=== Stored data ===
————

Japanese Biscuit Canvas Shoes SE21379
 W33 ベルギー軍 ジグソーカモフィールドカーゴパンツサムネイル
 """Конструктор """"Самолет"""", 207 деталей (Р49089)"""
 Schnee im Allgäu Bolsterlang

————

=== Task brief ===
Your task is to restate the material above word for word.

=== Exercise response ===
Japanese Biscuit Canvas Shoes SE21379
 W33 ベルギー軍 ジグソーカモフィールドカーゴパンツサムネイル
 """Конструктор """"Самолет"""", 207 деталей (Р49089)"""
 Schnee im Allgäu Bolsterlang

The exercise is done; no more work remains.